Читать книгу Para hacer el cuento corto... - Hugo Hanisch Ovalle - Страница 43
Con un talibán en tren
ОглавлениеEstar en Peshawar era retroceder el reloj en varias décadas con sus innumerables mercados repletos de mujeres comprando bajo sus burkas ante la indolente mirada de sus paisanos armados hasta los dientes. Siempre fue una región conflictiva que los británicos utilizaron mañosamente para controlar Afganistán permitiéndoles el uso de armas, pues con ellas ajustaban sus entuertos tribales y los clanes enemistados entre sí no se rebelaban contra la corona.
A pesar de eso, los ejércitos ingleses fueron siempre derrotados por los afganos en el fatídico paso Khyber, donde los pastunes notificaban de sus derrotas a Inglaterra, dejando volver tuerto, pero vivo, a un solo soldado. Fue en ese abrupto paraje donde, según cuenta la leyenda, un joven capitán llamado Winston Churchill, pidió caballos chilenos para defender la zigzagueante ruta a Kabul.

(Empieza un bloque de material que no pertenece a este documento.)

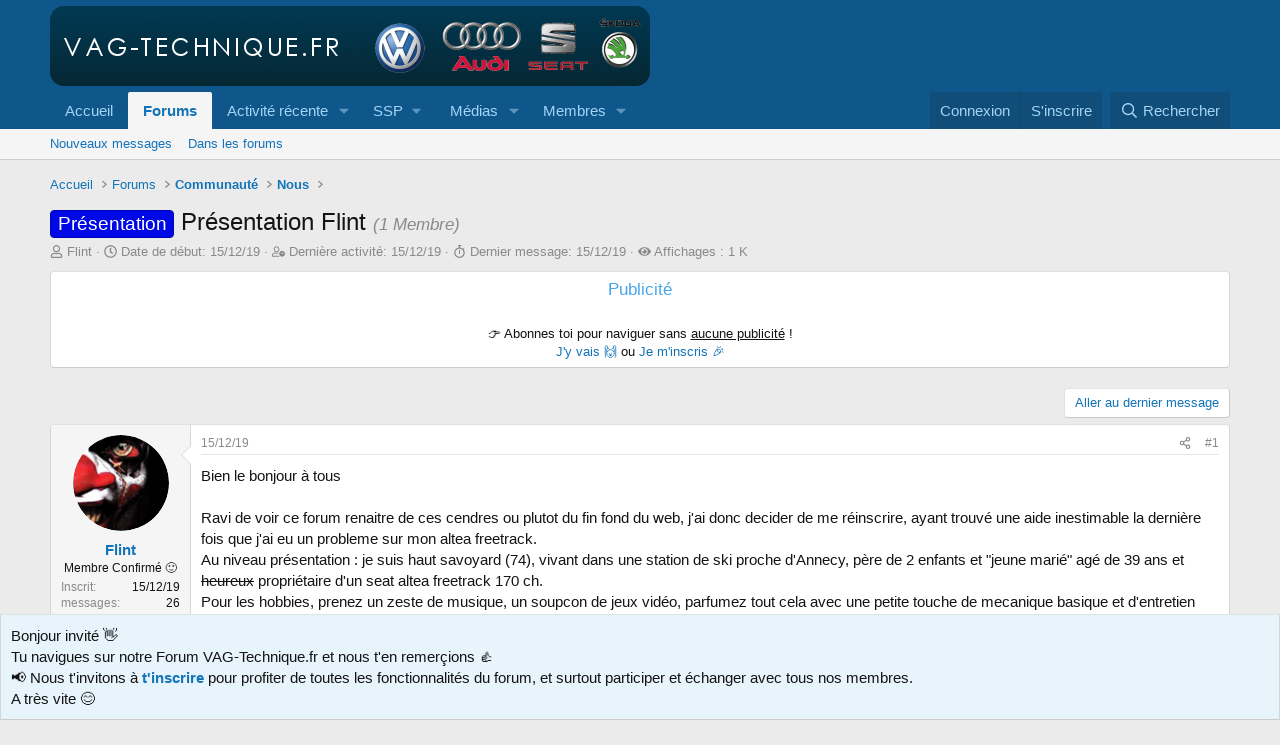

--- FILE ---
content_type: text/html; charset=utf-8
request_url: https://www.google.com/recaptcha/api2/aframe
body_size: 265
content:
<!DOCTYPE HTML><html><head><meta http-equiv="content-type" content="text/html; charset=UTF-8"></head><body><script nonce="i5JMW0rfxWYye4pah6dJBg">/** Anti-fraud and anti-abuse applications only. See google.com/recaptcha */ try{var clients={'sodar':'https://pagead2.googlesyndication.com/pagead/sodar?'};window.addEventListener("message",function(a){try{if(a.source===window.parent){var b=JSON.parse(a.data);var c=clients[b['id']];if(c){var d=document.createElement('img');d.src=c+b['params']+'&rc='+(localStorage.getItem("rc::a")?sessionStorage.getItem("rc::b"):"");window.document.body.appendChild(d);sessionStorage.setItem("rc::e",parseInt(sessionStorage.getItem("rc::e")||0)+1);localStorage.setItem("rc::h",'1768651584003');}}}catch(b){}});window.parent.postMessage("_grecaptcha_ready", "*");}catch(b){}</script></body></html>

Pasé un largo fin de semana en esa provincia fronteriza con Afganistán recorriendo la región tribal donde siempre se supo que se refugiaba el terrorista Osama Bin Laden, jefe máximo de Al-Qaeda.

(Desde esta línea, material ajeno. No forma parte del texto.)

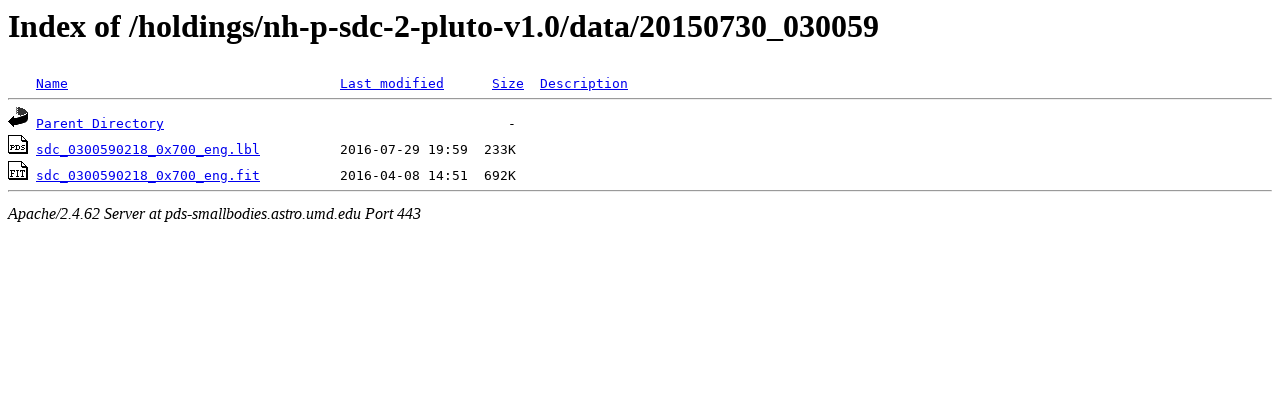

--- FILE ---
content_type: text/html;charset=ISO-8859-1
request_url: https://pds-smallbodies.astro.umd.edu/holdings/nh-p-sdc-2-pluto-v1.0/data/20150730_030059/?C=N;O=D
body_size: 1158
content:
<!DOCTYPE HTML PUBLIC "-//W3C//DTD HTML 3.2 Final//EN">
<html>
 <head>
  <title>Index of /holdings/nh-p-sdc-2-pluto-v1.0/data/20150730_030059</title>
 </head>
 <body>
<h1>Index of /holdings/nh-p-sdc-2-pluto-v1.0/data/20150730_030059</h1>
<pre><img src="/icons/blank.gif" alt="Icon "> <a href="?C=N;O=A">Name</a>                                  <a href="?C=M;O=A">Last modified</a>      <a href="?C=S;O=A">Size</a>  <a href="?C=D;O=A">Description</a><hr><a href="/holdings/nh-p-sdc-2-pluto-v1.0/data/"><img src="/icons/back.gif" alt="[PARENTDIR]"></a> <a href="/holdings/nh-p-sdc-2-pluto-v1.0/data/">Parent Directory</a>                                           -   
<a href="sdc_0300590218_0x700_eng.lbl"><img src="/icons/pds.gif" alt="[PDS3LBL]"></a> <a href="sdc_0300590218_0x700_eng.lbl">sdc_0300590218_0x700_eng.lbl</a>          2016-07-29 19:59  233K  
<a href="sdc_0300590218_0x700_eng.fit"><img src="/icons/fits.gif" alt="[FITS]"></a> <a href="sdc_0300590218_0x700_eng.fit">sdc_0300590218_0x700_eng.fit</a>          2016-04-08 14:51  692K  
<hr></pre>
<address>Apache/2.4.62 Server at pds-smallbodies.astro.umd.edu Port 443</address>
</body></html>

No pude evitar volver a Islamabad usando el legendario tren que venía de Kabul a Rawalpindi, cuyos vagones traen sus asientos de madera apilados como camarotes de tres niveles, adonde trepan y se descuelgan sus pasajeros con asombrosa habilidad. Apenas acomodado junto a una ventana, un joven pastún se sentó a mi lado vistiendo su típico kamis, bonete de fieltro, las infaltables sandalias plásticas y un gran bigote que le cubría la boca.

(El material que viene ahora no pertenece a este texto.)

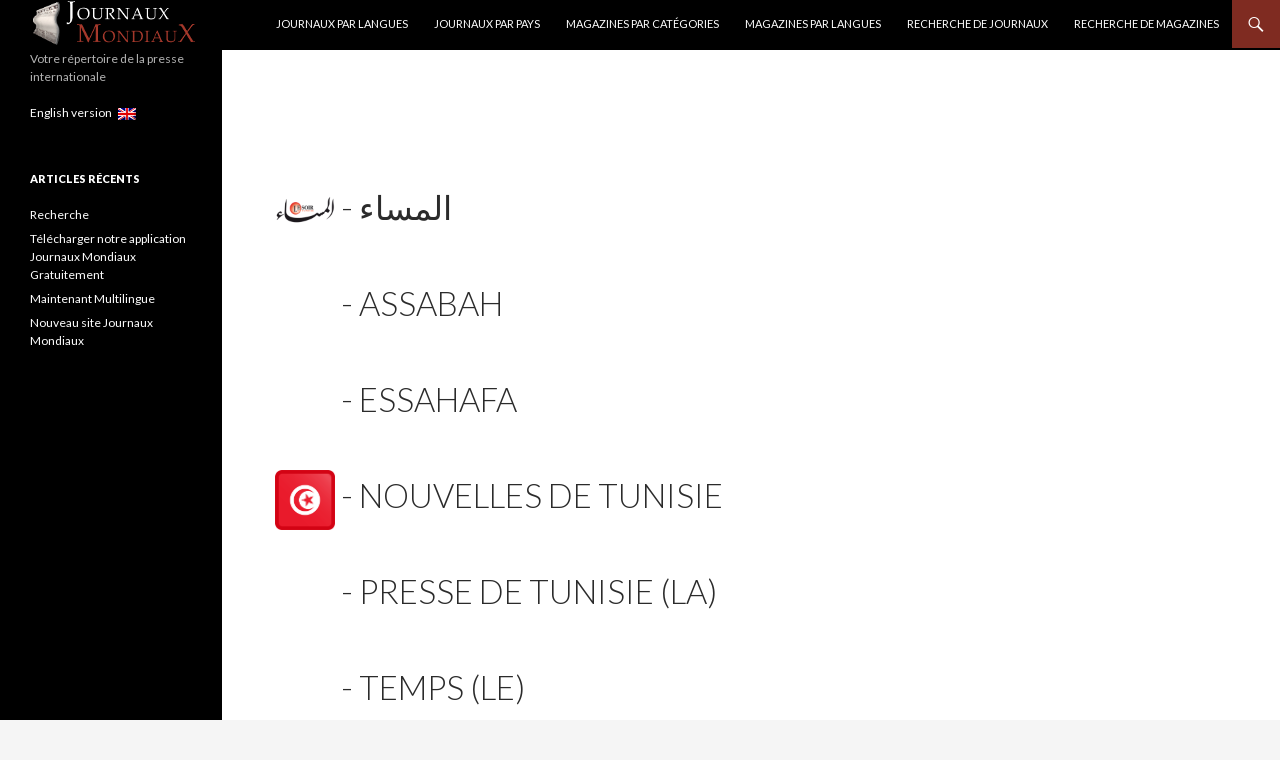

--- FILE ---
content_type: text/html; charset=utf-8
request_url: https://www.google.com/recaptcha/api2/aframe
body_size: 266
content:
<!DOCTYPE HTML><html><head><meta http-equiv="content-type" content="text/html; charset=UTF-8"></head><body><script nonce="hO4YOMoF8-10yWNryFmx2A">/** Anti-fraud and anti-abuse applications only. See google.com/recaptcha */ try{var clients={'sodar':'https://pagead2.googlesyndication.com/pagead/sodar?'};window.addEventListener("message",function(a){try{if(a.source===window.parent){var b=JSON.parse(a.data);var c=clients[b['id']];if(c){var d=document.createElement('img');d.src=c+b['params']+'&rc='+(localStorage.getItem("rc::a")?sessionStorage.getItem("rc::b"):"");window.document.body.appendChild(d);sessionStorage.setItem("rc::e",parseInt(sessionStorage.getItem("rc::e")||0)+1);localStorage.setItem("rc::h",'1768182694880');}}}catch(b){}});window.parent.postMessage("_grecaptcha_ready", "*");}catch(b){}</script></body></html>

--- FILE ---
content_type: application/javascript
request_url: https://www.journauxmondiaux.com/wp-content/plugins/rechercheJM-ajax-chain-selects/chainselects.js?ver=4.9.28
body_size: 1003
content:
// JavaScript Document
jQuery(document).ready(function() {
	
	jQuery('#chainselect_wrap #chainselects_submit').click(function() {
		
		var tax 		= jQuery(this).attr('class');		
		var levels 		= jQuery('#chainselect_wrap').children('select').length;
		var tax_url 	= jQuery('#chainselects_taxurl').val();
		var site_url 	= jQuery('#chainselects_siteurl').val();
		var term 		= '';
		
		jQuery('#chainselect_wrap select').each(function(index) {
			var option = jQuery(this).children('option:selected').attr('id');
			if (typeof option != 'undefined') {
				if (tax == 'category') {
					term += option + "/";
					if (tax_url !== '') {
						taxurl = tax_url;
					} else {
						taxurl = tax;
					}
				} else {
					term = option + "/";
					taxurl = tax;
				}
			}
		});
		
		if (term) {
			window.location.href = site_url + "/" + taxurl + "/" + term;
		}
	
	});
	
	jQuery('#chainselect_wrap select').change(function() {
		

		jQuery('#chainselect_wrap #chainselects_loading').css('display', 'inline-block');
		
		var parent = jQuery(this).val();
		var levels = jQuery(this).parent('div').children('select').length;
		var current_level = jQuery(this).attr('id').split('_');
		var defaulttext = jQuery(this).next('select').children('option:first-child').val();
		var valeur = jQuery(this).find('option:selected').text();
		var valeurid = jQuery(this).find('option:selected').attr("id");

		
		var divclass = jQuery(this).parent('div').attr('class').split(' ');
		var tax = divclass[0];
		var count = divclass[1];
count='';


defaulttext=jQuery('#toute').val();


if (Number(current_level[1]) < 3) {

if (valeur == defaulttext) {
valleurid = jQuery('#chainlist_' + (parseInt(current_level[1])-1) ).find('option:selected').attr("id");
jQuery('#villejournal').val('');
jQuery('#villemagazine').val('');
}

jQuery('#' + tax).val(valeurid);
}

if (Number(current_level[1]) == 3) {
if (valeur == defaulttext) {
jQuery('#villejournal').val('');
jQuery('#villemagazine').val('');
}


jQuery('#villejournal').val(valeurid);
jQuery('#villemagazine').val(valeurid);
}		
		reset_dropdowns(levels, current_level[1]);
		
		submit_me(parent, tax, levels, current_level[1], defaulttext, count);
	});
	
});

function reset_dropdowns(levels, current_level) {
	
	for (x=(parseInt(current_level)+1); x<(levels+1); x++) {
		var defaulttext = jQuery('#chainselect_wrap select#chainlist_' + x).children('option:first-child').text();;
		jQuery('#chainselect_wrap select#chainlist_' + x).html('<option>' + defaulttext + '</option>').attr('disabled', 'disabled');
	}
	
}

function submit_me(parent, tax, levels, current_level, defaulttext, count){
	
	jQuery.post(
		the_ajax_script.ajaxurl,
		{ 'action': 'the_ajax_hook', 'parentid' : parent, 'tax' : tax, 'levels' : levels, 'current_level' : current_level, 'defaulttext' : defaulttext, 'count' : count } ,
		function(response_from_the_action_function){
			var next_level = parseInt(current_level) + 1;
			if (response_from_the_action_function == 0) {
				jQuery('#chainselect_wrap select#chainlist_' + next_level).html('<option>' + defaulttext + '</option>').attr('disabled', 'disabled');
			} else {
				jQuery('#chainselect_wrap select#chainlist_' + next_level).html(response_from_the_action_function).removeAttr('disabled');
			}
			jQuery('#chainselect_wrap #chainselects_loading').css('display', 'none');
		}
	);
	
}arent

Apenas saludó y apenas le respondí, pues el personaje me causó bastante recelo. Tras los consabidos “saalam-alikum” y “wellicum-saalam”, esperamos juntos hasta que el tren se llenó de pasajeros y empezó a moverse rumbo al río Indo por un inmenso desierto de matorrales donde se veían cabras y camellos pastando.
Las paradas se hacían eternas y el tren dejaba y recibía familias completas cargadas con sacos de mercadería, en aldeas de casas de barro alrededor de una primorosa mezquita blanca en mitad de un desierto interminable. Las paradillas eran largas y estando lejos de cumplir nuestro itinerario, comenté la tardanza con mi vecino de asiento, que se presentó autoproclamándose de inmediato como talibán. Hablaba bien inglés e identificó perfectamente a Chile dentro del mapa como un país cristiano, largo y angosto, aunque tenía confusión respecto a si éramos yanquis. Supe que era estudiante de cuarto año de medicina y su familia vivía en las montañas que compartían Pakistán y Afganistán, cuya frontera no pasaba de ser una invención de los cartógrafos ingleses para dividir el virreinato de la India en partes irreconciliables.
Tras nuestra breve presentación, hablamos de generalidades hasta que cautelosamente me atreví a preguntarle acerca de sus creencias, a lo que no tuvo reparos para responderme de inmediato sus fundamentos. Su respuesta me dejó estupefacto, pues tras haber hablado variados temas, desde la geografía local hasta su especialidad en medicina, me contestó que los pilares de su fundamentalismo eran el odio a Israel, el odio a Gamal Abdel Nasser por haber reconocido a Israel y a Kemal Atatürk por haber latinizado el alfabeto turco, que durante los tiempos del imperio otomano se escribía en árabe. No pude siquiera contra argumentar y cambié de tema con rapidez, pero reflexioné sobre cómo el fanatismo podía idiotizar a tal extremo al mundo.